I'm going to try to talk about Donna here. Try, because I keep bursting into tears. I don't know what I think of this yet. Donna Noble died. That's the absolute truth here. She's dead. And she didn't just save one universe she saved all of them. Donna made her choices on this path and was she was amazing and came into her own and with her own style came out swinging. That is a good death. It's the part where now she doesn't even know she lived. I don't even know what to do with that. I like to think that, while he can't tell her, Wilf will do his best to back her up in a way that can help her bring out the best part of herself. That somewhere in there Donna still knows it's there and will strive for it. That her mother will stop being such a godawful bitch and undermining the possibilities here. I believe in Donna. Maybe it's not the Doctor that will lead to her life fantastic. But something will. I have to believe that. It's a bit unbearable if I don't. Yeah, no, I can't talk about Donna more than that right now. Ow.
And then there's Rose. I...just...*throws hands in the air*. The thing is, every last bit of affection I've ever had for Rose came back with her. I love her. She had some lovely moments which made me grin from ear to ear and swell with pride. Which is what makes me so sad that it seems she never left that damn beach. She wasn't living her life fantastic with that wondeful family and standing strong as the Defender of the Earth, coming to save universes.
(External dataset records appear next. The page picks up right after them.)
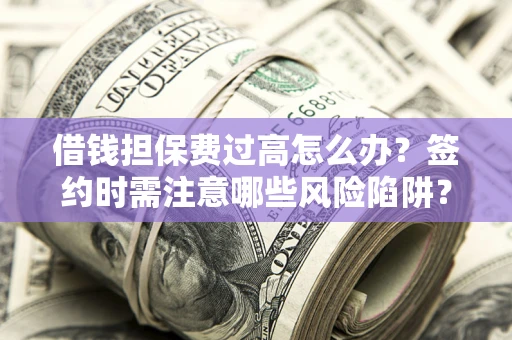 济南借钱担保费过高怎么办？签约时需注意哪些风险陷阱？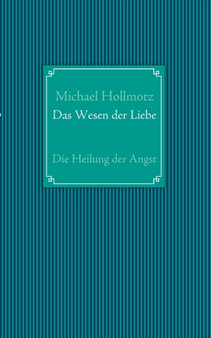Das Wesen der Liebe : Die Heilung der Angst by Michael Hollmotz - Paperback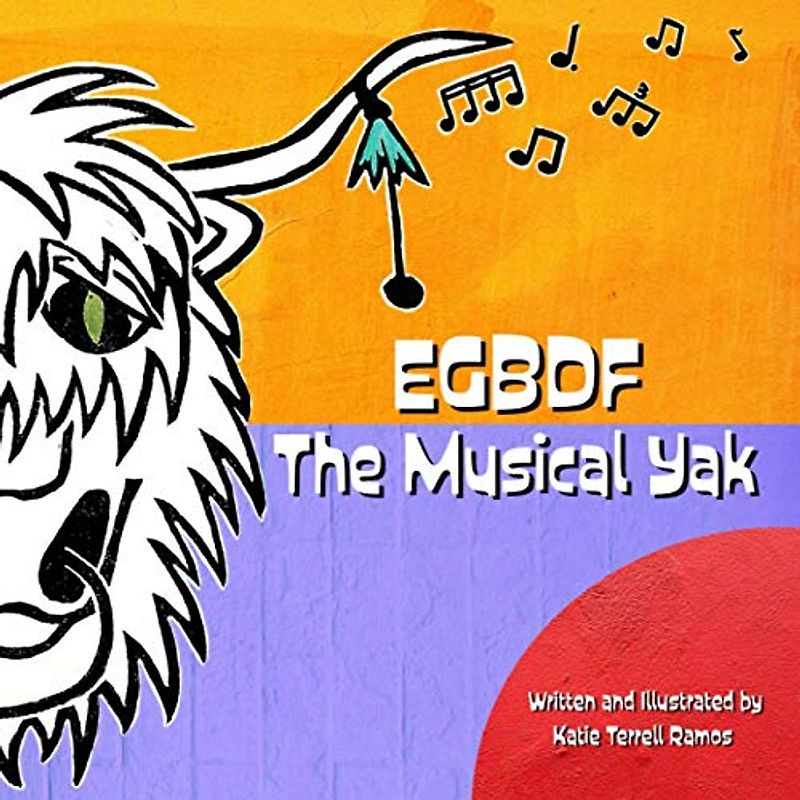 EGBDF The Musical Yak (Musical Land Series, Band 1)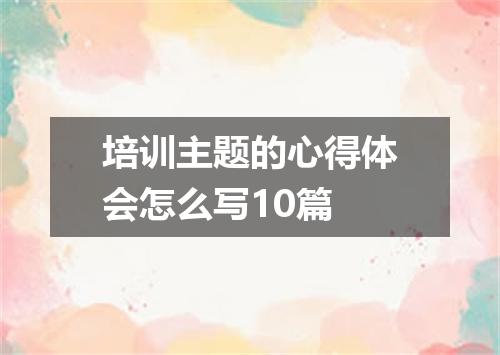 培训主题的心得体会怎么写10篇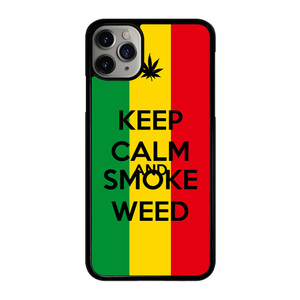 KEEP CALM AND SMOKE WEED 2 iPhone 11 Pro Max Case Cover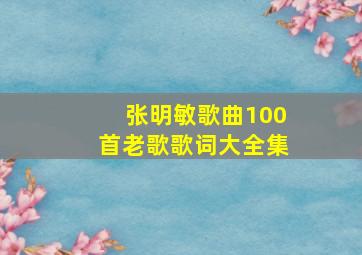 张明敏歌曲100首老歌歌词大全集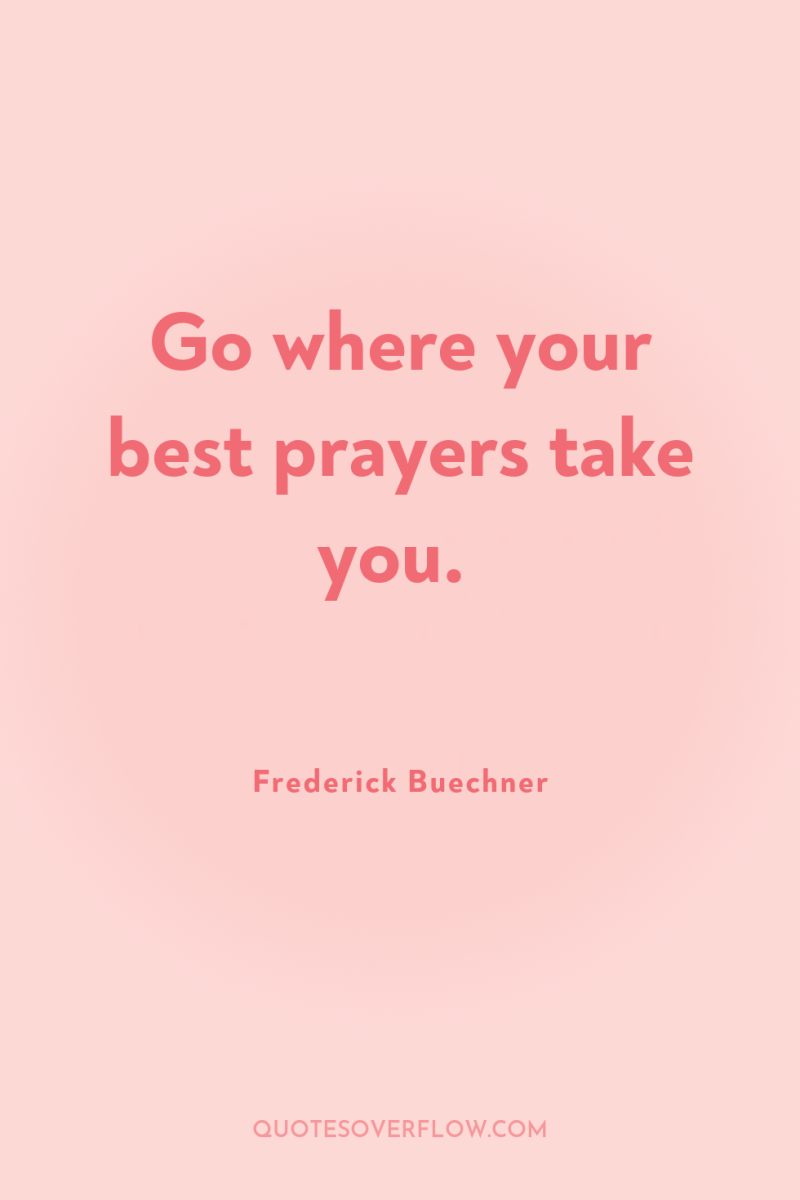 Go where your best prayers take you.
She stumbled on an apocalypse because she wasn't doing anything but trying to go back instead of move forward. Maybe she can now. Maybe she needed to do all that, to follow that path all the way to the end before she could redirect that formidable energy and drive towards building a life beyond the TARDIS. The 'shippy bits don't really bother me, I hope she and human!Ten manage to build something real and lasting there since the objections I have to a traditional romance are gone with his humaness. I sort of have my doubts on account of him still being a post-traumatic former alien who has never had to learn to live an every day life, and wow the puppies and rainbows are going to run out right quick when that reality sets in, but I'm actually kind of pulling for them that they'll find a way through it. I think, mostly I'm just dissapointed that I have to go back to imagining the Rose Tyler she will become based on her potential rather than actually getting to meet her. *sigh* You can do it, Rose. Now, go take your workshop to build a dimension jumper and turn it into some unbelievably cool Earth defense system or something. Or a spaceship! Build yourself a spaceship!
And..the Doctor, our Doctor, is still the Doctor. My show that continues on is about the Time Lord with two hearts and a TARDIS, and complex and fascinating relationships with his humans, travelling the universe, loving and losing and moving on. I can't wait to go with him on the next journey.